1. Field of the Invention:
The present invention relates to a non-volatile semiconductor memory device having a specific type of cell construction and also to a method of writing and erasing data in the memory device.
2. Description of the Prior Art:
Non-volatile semiconductor memory devices are roughly classified into two groups: a floating gate-type EEPROM (Electrically Erasable Programmable Read Only Memory) device and a MNOS (Metal Nitride Oxide Semiconductor) EEPROM device. The floating gate-type EEPROM device has now become predominant.
The floating gate-type EEPROM is described, for example, in the article, "EEPROM Starting to Change to One Transistor/Cell", in Nikkei Electronics (pp. 67 to 79, March, 1986) published by Nikkei MacGraw Hill. FIG. 2 shows one example of a known floating gate-type EEPROM.
The EEPROM has a two transistor structure. The EEPROM includes a P-type silicon substrate 1 having an N.sup.+ -type drain 2 and a source 3 on the surface thereof. Further, a select gate 4 for memory cell selection, a floating gate 5 for electric charge (electron) storage and a control gate 6 are formed through an oxide film on the surface between the drain 2 and the source 3. A tunnel oxide film 7 having a thickness of 100 angstroms or less is formed between the silicon substrate 1 and the floating gate 5 so as to enhance a charge injection efficiency. An intermediate insulating film 8 is formed over the select gate 4 and the control gate 6, and an aluminum wiring layer 9 is connected to the drain 2 through a contact hole.
The erasing and writing modes of the prior EEPROM is explained with reference to FIG. 3, which shows voltage levels applied at the time of the erasing and writing modes. It should be noted here that the erasing mode means a state where electrons are injected into the floating gate 5 to cause a high threshold voltage and that the writing mode means a state where electrons are withdrawn from the floating gate 5 to make a low threshold voltage.
At the time of the erasing mode, a high voltage V.sub.pp, e.g. 20 volts, is applied to both the select gate 4 and the control gate 6 so that the tunnel oxide film 7 has a high electric field. As a result, electrons are injected from the silicon substrate 1 into the floating gate 5. This flow of the electrons is a so-called Fowler-Nordheim (hereinafter referred to simply as FN) tunneling current.

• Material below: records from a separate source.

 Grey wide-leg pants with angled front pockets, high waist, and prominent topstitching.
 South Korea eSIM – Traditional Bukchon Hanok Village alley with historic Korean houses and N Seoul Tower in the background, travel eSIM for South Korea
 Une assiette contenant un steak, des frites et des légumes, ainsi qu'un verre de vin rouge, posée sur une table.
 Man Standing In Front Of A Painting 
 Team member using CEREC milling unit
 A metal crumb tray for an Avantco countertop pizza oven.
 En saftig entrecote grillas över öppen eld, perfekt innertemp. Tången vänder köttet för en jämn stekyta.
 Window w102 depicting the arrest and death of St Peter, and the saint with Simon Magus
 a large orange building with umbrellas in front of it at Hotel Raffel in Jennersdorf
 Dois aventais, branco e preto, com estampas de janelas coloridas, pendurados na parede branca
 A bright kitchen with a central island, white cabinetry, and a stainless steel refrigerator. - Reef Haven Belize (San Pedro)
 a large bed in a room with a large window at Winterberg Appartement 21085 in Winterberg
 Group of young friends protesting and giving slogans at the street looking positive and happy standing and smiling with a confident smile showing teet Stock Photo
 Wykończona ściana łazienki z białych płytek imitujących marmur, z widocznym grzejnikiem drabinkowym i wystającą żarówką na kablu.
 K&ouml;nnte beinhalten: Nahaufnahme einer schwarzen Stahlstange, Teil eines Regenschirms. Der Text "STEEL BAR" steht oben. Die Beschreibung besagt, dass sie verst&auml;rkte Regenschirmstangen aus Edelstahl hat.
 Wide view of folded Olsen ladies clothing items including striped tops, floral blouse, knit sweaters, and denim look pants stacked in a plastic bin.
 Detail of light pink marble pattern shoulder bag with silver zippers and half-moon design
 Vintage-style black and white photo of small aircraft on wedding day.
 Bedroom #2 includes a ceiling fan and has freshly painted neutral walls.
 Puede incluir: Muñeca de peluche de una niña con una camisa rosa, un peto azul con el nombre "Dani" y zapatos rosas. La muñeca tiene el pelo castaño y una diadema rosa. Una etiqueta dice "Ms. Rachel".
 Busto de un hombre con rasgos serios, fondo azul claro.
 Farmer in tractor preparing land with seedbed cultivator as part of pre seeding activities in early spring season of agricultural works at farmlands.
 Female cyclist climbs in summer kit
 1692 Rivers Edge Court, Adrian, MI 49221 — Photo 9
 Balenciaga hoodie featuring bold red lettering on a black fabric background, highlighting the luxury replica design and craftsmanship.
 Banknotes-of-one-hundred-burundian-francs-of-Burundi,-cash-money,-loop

At the time of the writing mode, the high voltage GV.sub.pp, e.g. 20 volts, is applied to the select gate 4 and to the drain 2 so as to make the tunnel oxide film 7 have a high electric field. In this case, the direction of the electric field is reversed in comparison with the case of the erasing mode, so that the electrons are emitted from the floating gate 5 into the silicon substrate 1, thereby writing data. In this manner, the EEPROM can function as a non-volatile semiconductor memory device.
However, the floating gate-type EEPROM has the following problems.
(1) Since one memory cell requires two transistors, it is difficult to shrink the cell size.
(2) Since the tunnel oxide film 7 is made of a thin oxide film of 100 angstroms or less in thickness, it is difficult to control the oxide film thickness and to form a film with good electrical properties.